| EXERCISE DESCRIPTION |
Pull the text from every item below, reproducing each line word for word. Leave the pictures out of your answer.

| Short descriptive text snippets |
BEGIN

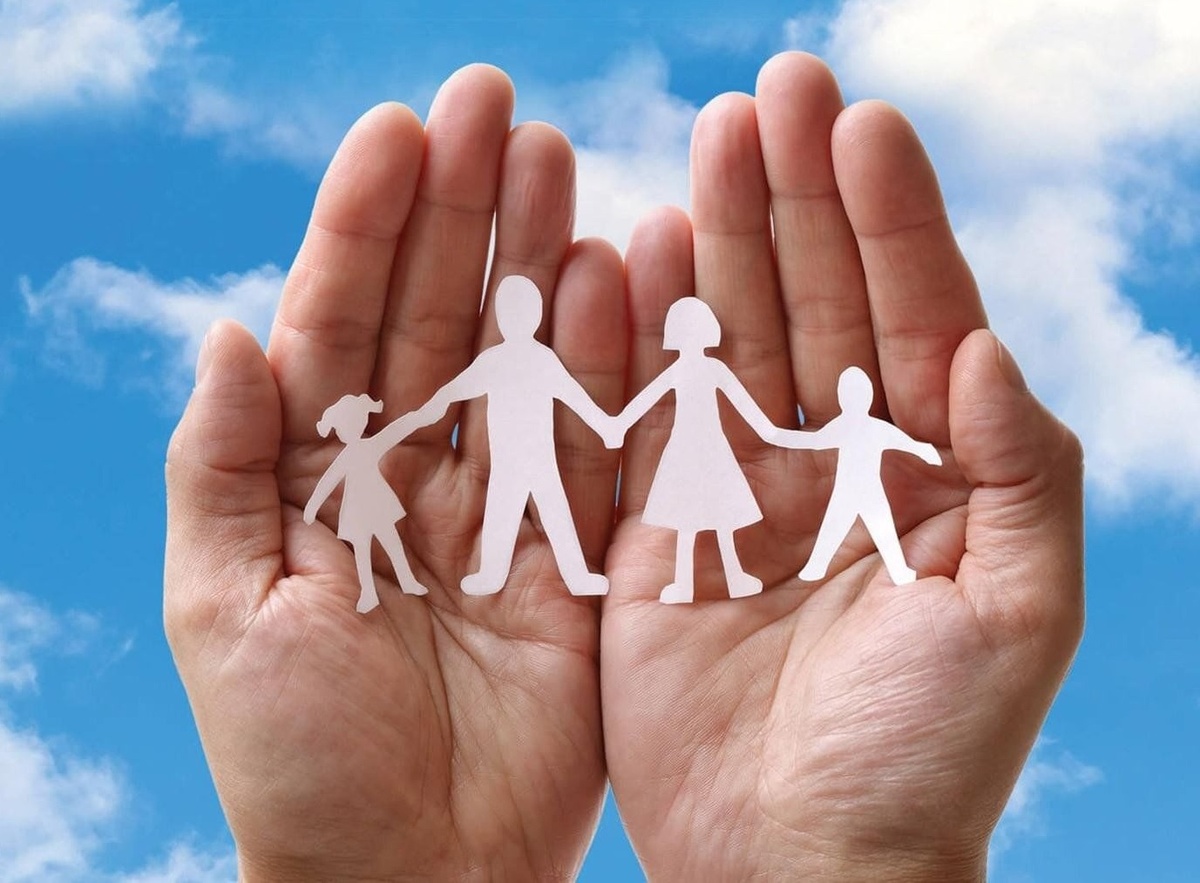 Фото из открытых источников. 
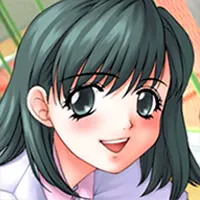 麻見真紀子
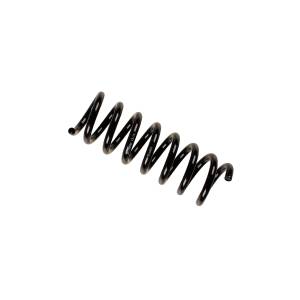 Bilstein B3 OE Replacement - Coil Spring - 36-129591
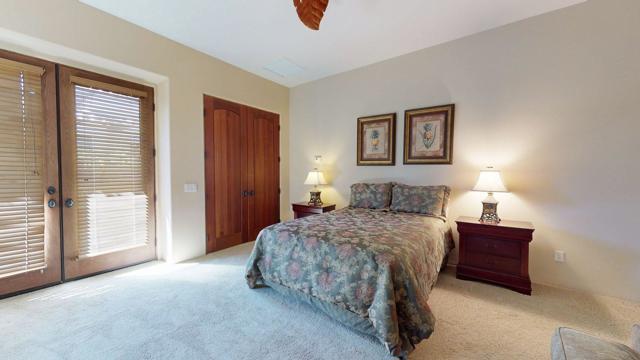MLS #219135553DA image #32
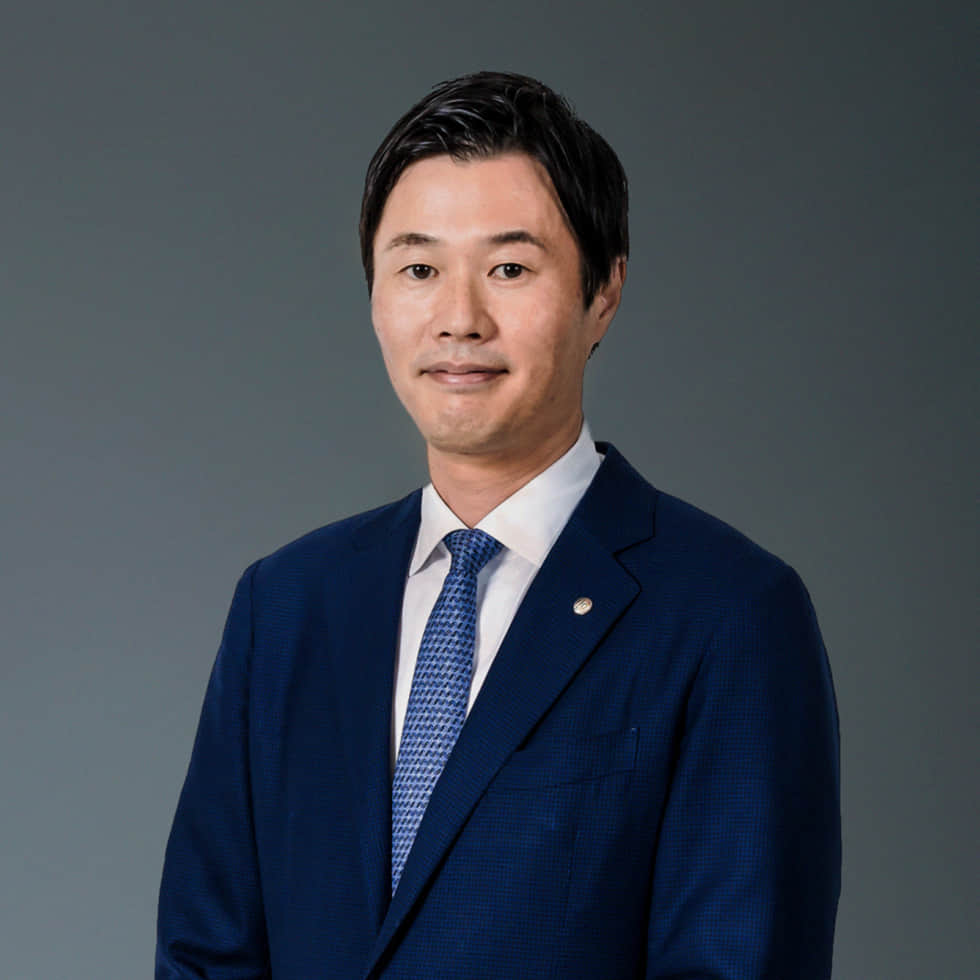 代表取締役兼CEO黒川が「女性CxOセミナー」に登壇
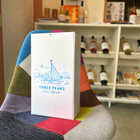 【2本セット】日常に寄り添うワイン｜シードル | ラッピング画像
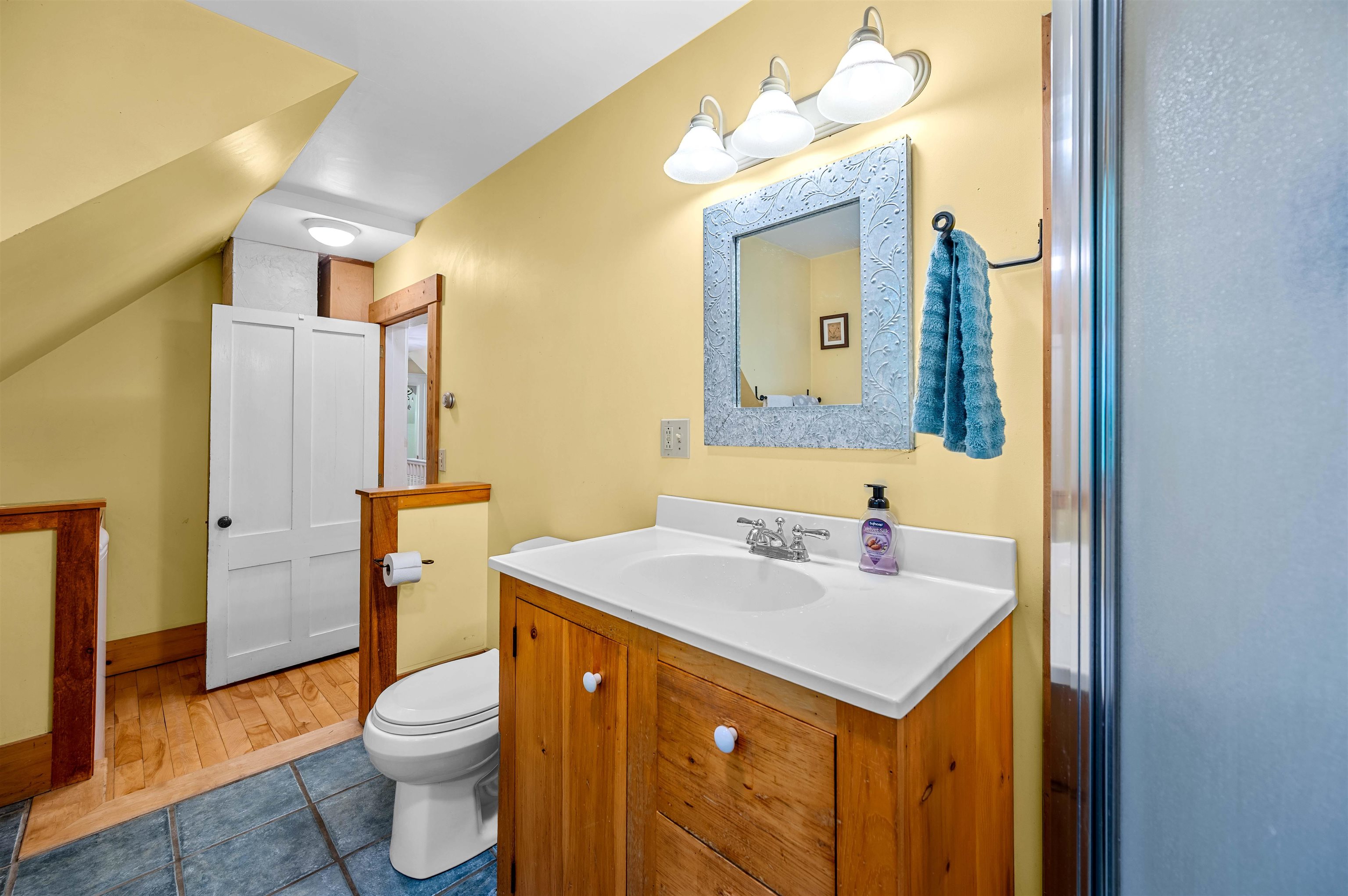 711 Scribner Road Property Photo 40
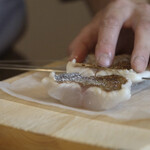 ペレグリーノ - 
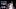 NBA DFS NBA DFS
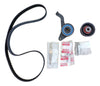 NEU  Zahnriemensatz Zahnriemenkit Original Opel Corsa B 1.7 Diesel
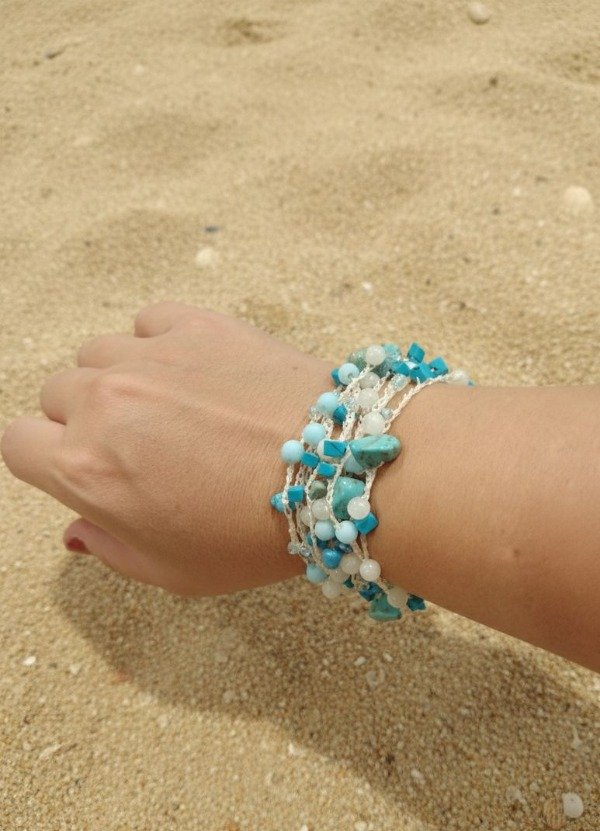 Miniatura de producto - 12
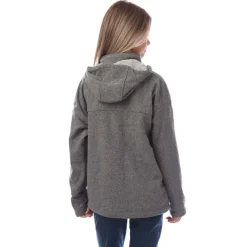 Rosa Casual Jacket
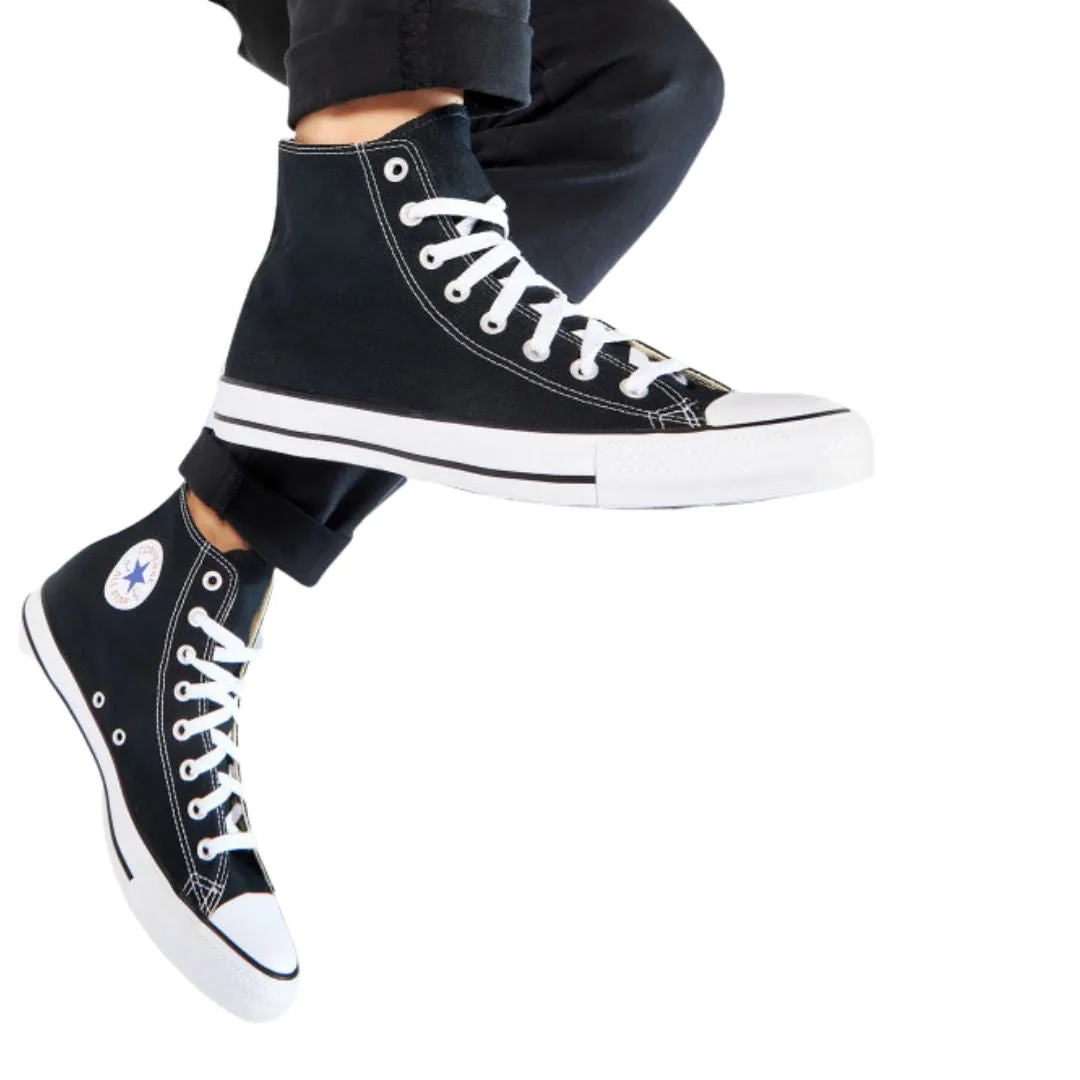 Ct All Star Core Lifestyle Shoes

END

| RESPONSE BELOW |
 Фото из открытых источников. 
 麻見真紀子
 Bilstein B3 OE Replacement - Coil Spring - 36-129591
MLS #219135553DA image #32
 代表取締役兼CEO黒川が「女性CxOセミナー」に登壇
 【2本セット】日常に寄り添うワイン｜シードル | ラッピング画像
 711 Scribner Road Property Photo 40
 ペレグリーノ - 
 NBA DFS NBA DFS
 NEU  Zahnriemensatz Zahnriemenkit Original Opel Corsa B 1.7 Diesel
 Miniatura de producto - 12
 Rosa Casual Jacket
 Ct All Star Core Lifestyle Shoes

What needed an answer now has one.